Solche Produkte werden mit einem „Steuervorteil“ beworben. Auszahlungen aus Lebensversicherungen, die vor 2005 abgeschlossen wurden, sollen vollständig steuerfrei sein. Dieser „Ersparnis“ ist nicht mehr das, was es einmal war. Nach meine Kenntnisstand wird bei aktuellen Verträgen die Hälfte der Gewinne besteuert. Zudem muss dafür der Vertrag min. 12 Jahren laufen und die Auszahlung erst nach dem 62. Lebensjahr erfolgen. Wir wissen auch, dass Versicherungsgesellschaften und Makler sich für solche Produkte auch ordentlich in Form von Verwaltungsgebühren und Provisionen ordentlich bezahlen lassen. Lohnt sich das ganze Konstrukt überhaupt noch – wenn ja, für wen? Was wäre ihre Empfehlung?
Michael Gassner:
“In der Tat ist der Steuervorteil eingeschränkt worden, es gibt wohl weiterhin Steuervorteile für Rentenversicherungen, für die ebenso Bedenken über die Versicherungskomponente aus islamischer Sicht gelten. Die Provisionen sind hierbei hoch. Die Faustformel: Junge Menschen unterschreiben einen Vertrag über vierzig lange Jahre, in dem sie sparen müssen. Die gesamte Sparsumme also beispielsweise 100 Euro monatlich mal 12 = 1200 Euro jährlich mal 40 Jahre sind 48‘000 Euro „Beitragssumme“ – hierfür muss vorab, meist in den ersten drei Jahren die Vertriebsprovision von ca. +/- 5% bezahlt werden, also 2‘400 Euro. Ähnlich hohe Kosten entstehen für Goldsparpläne, die das Gebührenmodell übernommen haben. Nur durch solche Vorabprovisionen ist es möglich, eine „kostenlose“ Beratung anzubieten, weil die Kunden nicht bereits sind, z.B. 500 Euro für eine unabhängige Beratung frei von Interessenskonflikten zu bezahlen. Letztlich ist das Provisionsmodell für den Kunden also viel teurer.”
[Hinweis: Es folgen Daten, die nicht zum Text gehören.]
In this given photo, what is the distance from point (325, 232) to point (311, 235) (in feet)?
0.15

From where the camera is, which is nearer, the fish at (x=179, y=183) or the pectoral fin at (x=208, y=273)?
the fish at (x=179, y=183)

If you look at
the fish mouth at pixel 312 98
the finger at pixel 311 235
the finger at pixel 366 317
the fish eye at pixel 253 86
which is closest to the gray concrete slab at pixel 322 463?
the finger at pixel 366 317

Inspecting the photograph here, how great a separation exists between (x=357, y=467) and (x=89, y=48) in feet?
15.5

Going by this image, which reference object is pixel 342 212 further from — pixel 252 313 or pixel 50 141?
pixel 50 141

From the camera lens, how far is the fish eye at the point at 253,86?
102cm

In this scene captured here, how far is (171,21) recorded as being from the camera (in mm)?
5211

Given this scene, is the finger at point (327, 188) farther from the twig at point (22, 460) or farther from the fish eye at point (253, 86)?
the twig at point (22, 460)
Ich habe kürzlich selbst ein Kind bekommen und bin da auf der Suche nach einem Anlageprodukt, durch welches ich dem Kind eine finanzielle Basis schaffen kann. Es werden da auch solche Kindersparpläne im Rahmen von „fondsgebundenen Lebensversicherungen“ angeboten. Es ist eher unrealistisch, dass dort 62 Jahre eingezahlt wird. Was halten Sie von solchen Kindersparplänen im Rahmen von Lebensversicherungen?
Michael Gassner:
“Bei deiner Laufzeit von 15 Jahren und mehr lässt sich durchaus an einen einfachen ETF Sparplan mit iShares Islamic World oder Invesco denken. Die persönliche Situation und die eigenen Ziele sollten dabei vorab mit einem unabhängigen Berater wie bei den Verbraucherzentralen besprochen werden. In 2023 durfte ich Islamic Finance Themen bei einer internen Weiterbildung der Verbraucherzentralen in Deutschland präsentieren. Mein Wunsch für 2024 wäre es, wenn Muslime auf den guten, unabhängigen Rat achten und sich Grundkenntnisse beim Thema Finanzen aneignen.”